On 23/11/2018 01:29, Michael wrote:
On 2018-11-22, at 2:49 PM, Philip Oakley <philipoak...@iee.org> wrote:

if it is just URL replacement then consider a smudge/clean filter so that the 
worktree (local checked out files) have the URLs you want, but when you 
checkin/add/commit the URLs are replaced (changed back to) the URLs the 
upstream wants.


I guess it is a simple sed invocation, with reverse in the other direction.
And if I'm talking about serving something out of github in the first place? 
... Between github.io which serves github, gh-pages branch, or jsdelvr, which 
will serve any github _ref_ but caches it for a week (makes it impossible to do 
testing or changes)?

I guess this is the problem. It needs to be in github to be usable, it needs to be on 
gh-pages for github.io to serve as current, which in turn means that "gh-pages" 
is a moving branch that gets reset between testing and deployment

It would appear that it is that distinction between the testing environment and the deployment environment that needs to be made clear.  They are (should be?) distinct, independent parts, even if they of on top of the same host infrastructure. Is the testing 'private' [does it need to be secure?]
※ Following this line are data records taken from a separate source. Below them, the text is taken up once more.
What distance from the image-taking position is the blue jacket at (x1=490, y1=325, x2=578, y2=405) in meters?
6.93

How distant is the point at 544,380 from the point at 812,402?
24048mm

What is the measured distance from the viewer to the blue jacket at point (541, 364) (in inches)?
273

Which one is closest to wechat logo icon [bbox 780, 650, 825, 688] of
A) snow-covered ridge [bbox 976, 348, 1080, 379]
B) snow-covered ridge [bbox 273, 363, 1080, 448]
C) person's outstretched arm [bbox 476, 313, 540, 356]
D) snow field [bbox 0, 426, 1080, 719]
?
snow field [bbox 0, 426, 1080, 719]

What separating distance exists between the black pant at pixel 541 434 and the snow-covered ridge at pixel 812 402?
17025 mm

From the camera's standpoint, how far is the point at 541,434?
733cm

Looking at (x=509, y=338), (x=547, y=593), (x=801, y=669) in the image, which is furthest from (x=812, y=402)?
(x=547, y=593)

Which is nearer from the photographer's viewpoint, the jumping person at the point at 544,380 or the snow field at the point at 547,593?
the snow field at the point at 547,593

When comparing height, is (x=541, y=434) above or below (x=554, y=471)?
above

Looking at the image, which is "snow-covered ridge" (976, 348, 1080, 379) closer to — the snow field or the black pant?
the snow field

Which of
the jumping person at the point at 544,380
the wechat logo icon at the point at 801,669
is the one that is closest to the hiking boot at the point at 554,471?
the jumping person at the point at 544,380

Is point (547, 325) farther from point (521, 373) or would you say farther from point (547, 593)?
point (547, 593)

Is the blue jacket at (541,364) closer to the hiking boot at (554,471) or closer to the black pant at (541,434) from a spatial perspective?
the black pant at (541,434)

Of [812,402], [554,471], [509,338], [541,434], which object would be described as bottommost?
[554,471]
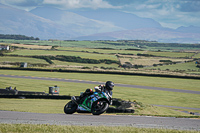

It is the making of the 'Chinese Walls' between the two that will clarify the separation of concerns. You need two sets of 'gh-pages' one is the deployed [public access] version, and one is the test version [seen by you] [plus the security question..]. If you can only test by placing the test code onto part of Github, then you'll need a distinct place for that (e.g. your https://github.com/keybounce/AutoTrimps).

you may need an additional 'deploy' branch that has the sed conversion applied to it if you cannot test locally. In that way you have moved the smudge/clean filter from being in the repo<->worktree checkout step to being between the test & deploy branches. The deploy branch can then be PR'd to the upstream.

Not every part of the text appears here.